Declining costs and venture capital investment has helped fuel a boom in adoption of building energy management services in the US, according to a new report from Lux Research. Building owners and managers are realizing savings by taking advantage of data analytics and new, more software-centric energy management systems to realize savings and earn returns on their investments.
More efficient energy management reduces energy use in buildings, which account for around 40 quadrillion British thermal units (Btus) or 41 percent of total US energy consumption and around 80 percent of national electricity expenditures, according to the US Department of Energy’s Energy Information Administration (EIA). Cutting back on energy demand and increasing energy efficiency go hand in hand with the Obama administration’s efforts to address climate change by establishing rules and regulations to reduce national greenhouse gas (GHG) emissions and foster ¨green¨ economic development and growth.
Directed specifically at reducing energy use and costs in buildings, DOE in May announced that partners in the Administration’s Better Buildings Challenge have saved some $840 million in energy costs and avoided 6 million tons of harmful carbon emissions since the program’s launch in 2011.
A surge in advanced building energy management services adoption
VCs poured $1.4 billion into new ventures active in the building energy management services market space from 2010-2014. Along with expanding the capabilities of building energy management systems, these young companies are using that capital to develop innovative mechanisms to deliver them to end users, such as software-as-a-service business models and pricing, Lux highlights in a press release.

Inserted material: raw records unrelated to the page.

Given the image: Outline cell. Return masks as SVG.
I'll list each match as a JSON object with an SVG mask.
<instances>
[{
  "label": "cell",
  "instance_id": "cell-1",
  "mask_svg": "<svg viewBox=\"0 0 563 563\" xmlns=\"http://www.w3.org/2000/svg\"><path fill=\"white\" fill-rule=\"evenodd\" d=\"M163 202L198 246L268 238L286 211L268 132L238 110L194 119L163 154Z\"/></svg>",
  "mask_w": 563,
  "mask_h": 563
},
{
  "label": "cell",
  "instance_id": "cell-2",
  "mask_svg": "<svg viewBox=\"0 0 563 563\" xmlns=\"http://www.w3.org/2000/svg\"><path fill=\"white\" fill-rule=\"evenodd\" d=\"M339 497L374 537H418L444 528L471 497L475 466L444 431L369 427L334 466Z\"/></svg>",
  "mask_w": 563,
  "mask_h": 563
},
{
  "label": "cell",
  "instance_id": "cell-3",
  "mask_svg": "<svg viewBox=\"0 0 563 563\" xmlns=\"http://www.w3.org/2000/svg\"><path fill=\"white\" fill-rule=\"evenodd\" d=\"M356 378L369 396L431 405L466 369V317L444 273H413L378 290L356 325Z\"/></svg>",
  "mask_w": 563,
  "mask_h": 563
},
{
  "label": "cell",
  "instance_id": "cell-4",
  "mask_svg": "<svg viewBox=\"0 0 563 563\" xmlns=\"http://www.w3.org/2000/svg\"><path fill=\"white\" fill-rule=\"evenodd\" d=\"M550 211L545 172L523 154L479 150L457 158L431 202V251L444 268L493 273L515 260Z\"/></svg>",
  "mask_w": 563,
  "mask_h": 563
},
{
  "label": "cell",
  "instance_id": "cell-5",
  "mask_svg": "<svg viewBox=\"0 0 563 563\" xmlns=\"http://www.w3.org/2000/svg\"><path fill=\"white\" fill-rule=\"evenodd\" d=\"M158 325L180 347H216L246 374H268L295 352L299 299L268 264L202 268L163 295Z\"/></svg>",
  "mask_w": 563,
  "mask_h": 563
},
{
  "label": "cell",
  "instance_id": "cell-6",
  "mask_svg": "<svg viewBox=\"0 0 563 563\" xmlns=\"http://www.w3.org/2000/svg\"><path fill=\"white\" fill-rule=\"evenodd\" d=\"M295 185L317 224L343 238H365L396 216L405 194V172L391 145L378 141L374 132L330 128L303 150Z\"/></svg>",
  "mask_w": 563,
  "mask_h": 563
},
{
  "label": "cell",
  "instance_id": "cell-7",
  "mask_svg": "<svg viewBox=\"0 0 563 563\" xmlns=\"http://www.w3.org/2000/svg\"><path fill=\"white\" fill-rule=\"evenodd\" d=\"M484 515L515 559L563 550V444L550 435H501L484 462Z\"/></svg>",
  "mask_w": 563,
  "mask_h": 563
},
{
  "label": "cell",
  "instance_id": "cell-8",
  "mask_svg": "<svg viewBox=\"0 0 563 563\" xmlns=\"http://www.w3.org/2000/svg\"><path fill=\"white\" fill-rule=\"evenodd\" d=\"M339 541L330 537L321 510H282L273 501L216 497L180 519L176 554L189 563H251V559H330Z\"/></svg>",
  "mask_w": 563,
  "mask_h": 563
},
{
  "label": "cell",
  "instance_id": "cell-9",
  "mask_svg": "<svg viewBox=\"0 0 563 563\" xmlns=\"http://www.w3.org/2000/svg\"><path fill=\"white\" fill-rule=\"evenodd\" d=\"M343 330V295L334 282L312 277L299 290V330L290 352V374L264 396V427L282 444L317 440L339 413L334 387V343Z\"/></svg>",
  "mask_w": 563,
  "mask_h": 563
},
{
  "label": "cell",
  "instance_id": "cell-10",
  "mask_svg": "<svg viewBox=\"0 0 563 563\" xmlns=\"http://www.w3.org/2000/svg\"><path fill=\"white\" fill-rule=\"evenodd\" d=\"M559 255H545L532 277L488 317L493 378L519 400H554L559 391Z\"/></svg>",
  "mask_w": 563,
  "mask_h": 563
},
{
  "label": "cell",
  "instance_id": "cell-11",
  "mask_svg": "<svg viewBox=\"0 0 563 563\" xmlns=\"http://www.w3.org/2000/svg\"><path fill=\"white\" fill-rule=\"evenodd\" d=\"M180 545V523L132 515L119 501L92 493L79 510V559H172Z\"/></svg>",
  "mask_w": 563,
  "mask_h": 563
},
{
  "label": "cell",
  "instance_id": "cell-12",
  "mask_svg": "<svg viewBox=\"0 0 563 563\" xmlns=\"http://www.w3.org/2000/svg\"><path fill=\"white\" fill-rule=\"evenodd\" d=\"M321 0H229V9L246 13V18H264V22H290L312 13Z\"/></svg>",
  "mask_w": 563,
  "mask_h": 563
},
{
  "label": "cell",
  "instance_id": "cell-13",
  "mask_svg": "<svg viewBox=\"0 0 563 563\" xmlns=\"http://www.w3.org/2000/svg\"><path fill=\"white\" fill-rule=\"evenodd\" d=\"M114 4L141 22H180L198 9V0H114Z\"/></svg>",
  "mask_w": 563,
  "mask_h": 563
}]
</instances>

“Customers view energy analysis tools across the BEMS spectrum as intelligence tools, and thus companies need to remove the capex hurdle and price them using an approach like Software-as-a-Service (SaaS), amortizing the hardware to keep costs competitive,” Lux Research Analyst and lead author of “Beyond the Walls: Benchmarking BEMS Software and Hardware” was quoted as saying.
The $1.4 billion VCs invested in building energy management services companies from 2000-2014 amounts to about 26 percent of overall investment in building energy technology ventures, according to Lux’s research. One-third went into in software, 27 percent into energy services, one-quarter in companies developing building energy sensors and controls and another 13 percent in semiconductors.
Other highlights of Lux’s report include:
- Tools extend beyond the building walls. Newly available data streams and acquisition devices mean the definition of BEMS has taken on new capabilities from low- to high-touch, such as performance benchmarking to detailed equipment performance monitoring. The cost across the spectrum ranges from $0.005-$1.00/ft2 per year, but are often less than $0.01/ft2 for low-touch tools.
- Hardware attracts growing interest. A flurry of activity has taken place in the hardware-centric segment, particularly by companies such as Circuitmeter that do non-intrusive load monitoring. Companies in this segment need to remain targeted on specific vertical markets in order to identify and exploit value.
DOE’s Better Buildings Challenge
The savings being realized and GHG emissions avoided by partners in the DOE’s Better Buildings Challenge attest to multiple benefits and value derived by building owners and managers that have invested in innovative energy efficiency, demand reduction and energy management technology and services.
Program partners have cut energy waste by 94 teraBTUs since 2011. That translates into about $840 million in energy bill savings, aw well as avoiding more than 6 million tons of carbon emissions – the equivalent of that produced by 1 million cars.
In May DOE also announced the Better Buildings Challenge was expanding. Water savings goals are now included. In addition, Senior Advisor to the President Brian Deese called on program partners to recruit at least one new member to the program, the overall goal of which is to reduce energy use in buildings by at least 20 percent in the next ten years.
“As the Better Buildings Initiative enters its fourth year, leaders continue to showcase how saving energy saves money, creates jobs, and most importantly accelerates the nation’s competitiveness in the clean energy economy while preserving our environment for generations to come,” commented Energy Secretary Ernest Moniz.
More than 250 organizations are Better Buildings Challenge partners. Collectively, their buildings portfolios span 3.5 billion square feet. That includes 650 manufacturing plants in 50 cities and states, as well as $5.5 billion in investments.
A group of Better Buildings Challenge partners have already achieved the program’s energy savings and efficiency targets. These include: 3M; the City of Beaverton, Oregon; Camas School District; HARBEC; Lend Lease; the state of Maryland; Sprint; Volvo; and the City of West Palm Beach, Florida. Among financial supporters, Enterprise and Hannon Armstrong have likewise already met their program goals, DOE highlighted.